## ASSIGNMENT:
Extend the article on obesity and carbohydrate digestion, picking up right after its final heading.

Obesity and Carbohydrates: Do Some Obese People Digest Carbohydrates Differently?

Obesity and Carbohydrates: Do Some Obese People Digest Carbohydrates Differently?

(Last Updated On: April 1, 2019)

A new study has a link between how carbs are broken down by salivary amylase and a person's risk for obesity.There are lots of different theories about what causes obesity. Some argue that lifestyle plays the greatest role, too many “biggie” orders of fries and too little energy expenditure. There’s also evidence that genetics play a role in obesity. For example, obesity tends to run in families. Although there are rare forms of obesity that are due to a single gene change, most “genetic” obesity is a result of mutations in multiple genes. Even when there’s a genetic tendency towards obesity, a healthy lifestyle, clean eating, and exercise, can offset the effects of genes in many cases. The environment seems to have a strong impact on whether or not a person at risk for obesity actually becomes obese – so genes aren’t destiny!

Obesity and Carbohydrate Breakdown: Is There a Link?

## INFORMATION SUPPLIED:
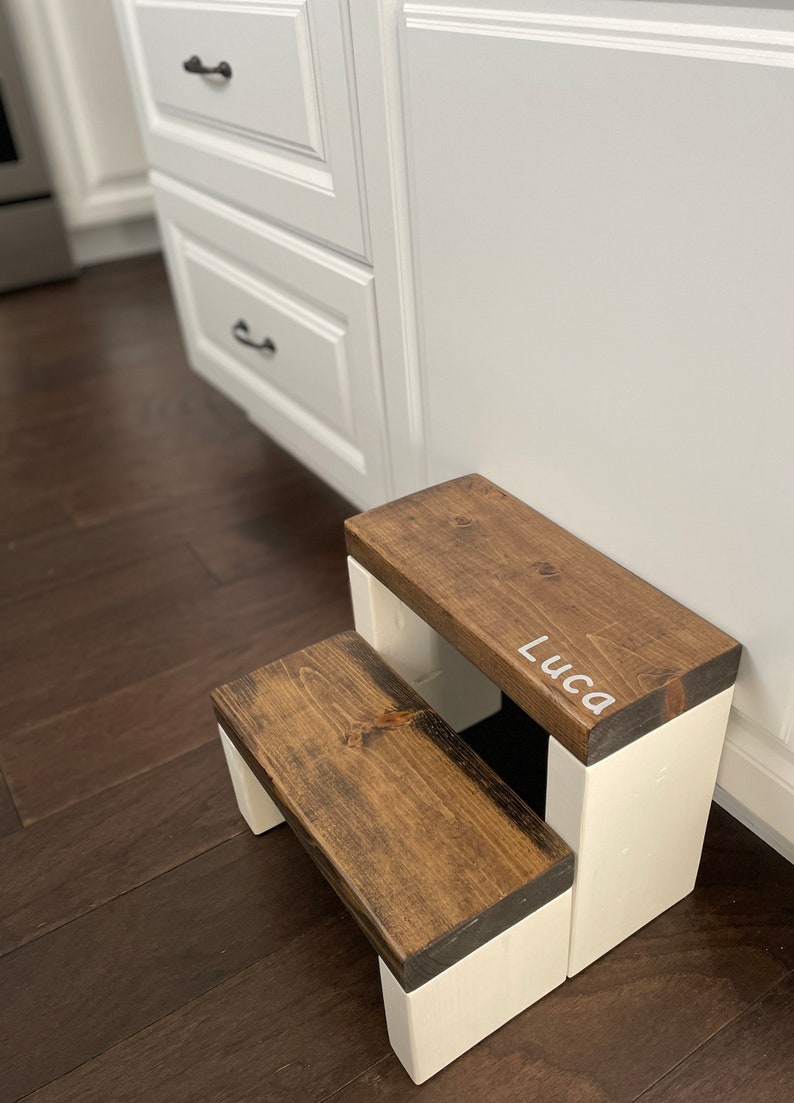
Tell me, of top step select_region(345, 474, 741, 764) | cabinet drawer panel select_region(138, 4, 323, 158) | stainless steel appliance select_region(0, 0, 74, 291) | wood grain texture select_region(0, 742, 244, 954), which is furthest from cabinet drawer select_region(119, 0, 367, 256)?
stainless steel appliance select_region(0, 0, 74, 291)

## ANSWER AREA:
Adding to the evidence that genes play some role in obesity is a new study. Researchers at the Imperial College of London recently discovered a link between how our bodies digest carbohydrates and obesity. After looking at the genes of thousands of men and women in Europe, they discovered people who have fewer copies of a gene that digests carbohydrates called AMY1 are at greater risk for becoming obese. They took this research a step further by looking at this gene in 700 non-Europeans from Singapore and found the same association between salivary amylase and obesity.

What is AMY 1 anyway? It’s a gene that codes for an enzyme called amylase that breaks down starch. Your body actually makes two forms of amylase. One form is produced by your pancreas. It breaks down carbohydrates once they reach the digestive tract. The other is in saliva. Salivary amylase begins breaking carbohydrates down into simple sugars once food enters your mouth. You can experience this for yourself. If you slowly chew a cracker, you’ll notice it starts to taste sweet. That’s because the amylase in your saliva is breaking some of the cracker’s carbohydrates down into sugar before you even swallow it.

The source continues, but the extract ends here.